Transparency without guardrails created a new kind of confusion
In July 2025, the FDA announced plans to release complete response letters (CRLs), the documents explaining why drug applications fail. The stated goal was to end what former commissioner Dr. Marty Makary called "a guessing game when navigating the FDA."
But at the 2026 BIO International Convention in San Diego last month, former FDA staff pushed back. While longer CRLs and public disclosure were overdue, they said, the broader "radical transparency" push introduced a different problem: lax standards for how policy gets announced. With lower vetting requirements, drug developers now struggle to distinguish between true FDA policy and the personal views of individual officials.
The confusion stems partly from logistics. Following mass staff cuts, the agency lacks capacity to negotiate redactions in lengthy CRLs. More broadly, FDA officials including Makary and Dr. Vinay Prasad, former head of the Center for Biologics Regulation and Evaluation (CBER), have published official policy in personal articles and external forums. When Prasad departed the agency, it became unclear whether his earlier published statements represented his opinions or binding FDA positions.
Elizabeth Jungman, former FDA chief of staff now at law firm Hogan Lovells, and Hilary Marston, former FDA chief medical officer, recalled a time when FDA press releases followed stricter standards. Marston also noted that even expansive CRLs create ambiguity: citing too many concerns muddies which issues actually drove the rejection decision.
Ritu Nalubola, former FDA Europe director, highlighted a concrete example. Guidance restricting COVID-19 vaccine boosters was published via articles by Makary and Prasad. With Prasad gone and Makary ousted, developers cannot determine whether those statements reflect current agency stance or have been superseded.
Intent collided with infrastructure and staffing reality
The FDA's transparency goal was sound. Developers had long requested more detail in rejection letters. But the agency pursued the goal without establishing clear rules about where policy must appear and what vetting applies before publication.
The result inverts the original problem. Developers previously faced a guessing game because the FDA said nothing. Now they face a guessing game because the FDA says too much in too many formats without hierarchy or timestamp.
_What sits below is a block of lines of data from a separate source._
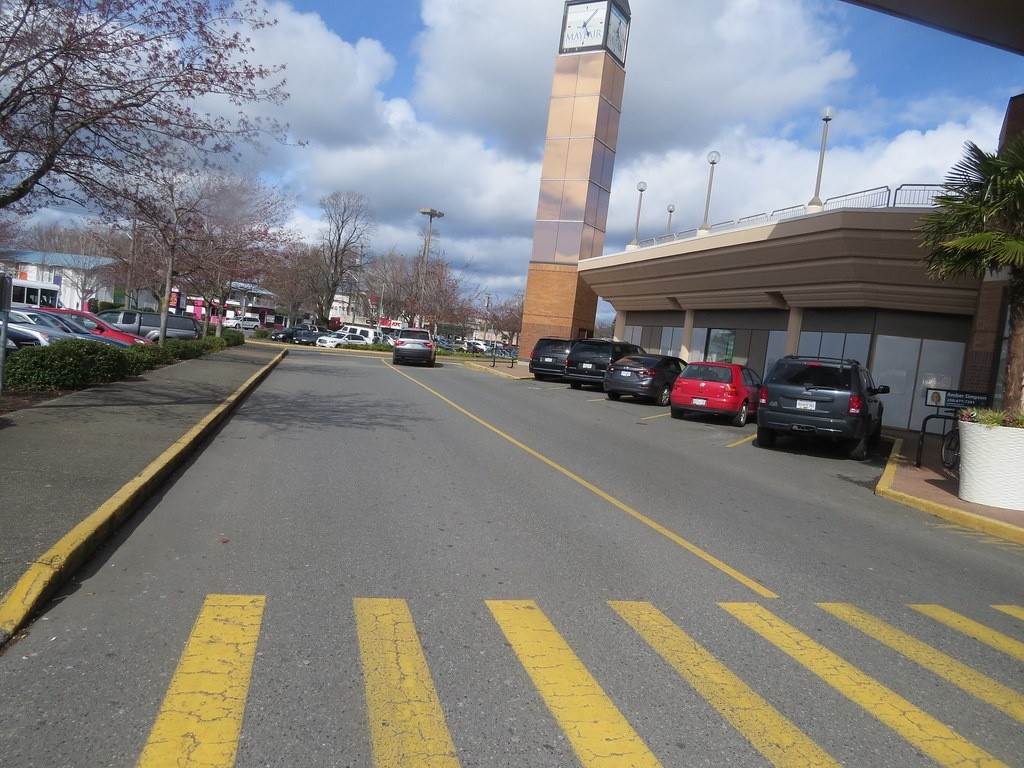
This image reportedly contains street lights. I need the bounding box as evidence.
[418,207,445,328]
[622,182,647,245]
[666,203,675,242]
[694,149,721,230]
[803,105,835,206]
Understaffed teams cannot negotiate each redaction in detail. Officials publishing outside formal channels add signal that is not officially binding. Blog posts and articles read like policy but carry no stamp of enforcement. The absence of standards means developers cannot safely treat any announcement as dispositive without confirming it through older, narrower official guidance channels.
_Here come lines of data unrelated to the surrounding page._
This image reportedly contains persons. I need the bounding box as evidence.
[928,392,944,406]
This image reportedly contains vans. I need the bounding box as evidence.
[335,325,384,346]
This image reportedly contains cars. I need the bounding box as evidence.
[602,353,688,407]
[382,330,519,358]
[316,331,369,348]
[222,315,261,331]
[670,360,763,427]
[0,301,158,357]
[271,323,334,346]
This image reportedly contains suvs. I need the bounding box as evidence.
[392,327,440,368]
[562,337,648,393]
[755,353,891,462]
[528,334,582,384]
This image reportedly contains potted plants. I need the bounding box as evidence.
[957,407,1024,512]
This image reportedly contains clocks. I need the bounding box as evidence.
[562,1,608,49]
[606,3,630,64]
This forces companies backward, away from the transparency the FDA intended to provide, toward defensive interpretation of only the most formally documented guidance.
Build policy tracking into your regulatory workflow
Drug developers should implement a two-tier system for FDA guidance. First, collect all statements from official FDA channels (press releases, published guidance documents, formal notices). Second, flag any policy guidance found in external articles, blog posts, or individual official statements and route them to regulatory counsel for verification before incorporation into internal processes.
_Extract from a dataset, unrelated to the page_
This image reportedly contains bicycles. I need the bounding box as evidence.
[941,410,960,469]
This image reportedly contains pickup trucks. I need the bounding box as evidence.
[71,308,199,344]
When CRLs arrive, do not assume that the length or density of cited concerns maps to the severity of each issue; request clarification from the agency on which concerns were primary drivers of the decision. If policy was recently published by departing officials, confirm its current status directly with the agency rather than treating it as standing guidance.
Until the FDA clarifies announcement standards, operate conservatively: treat official formal channels as binding and everything else as advisory unless explicitly confirmed by the agency in writing.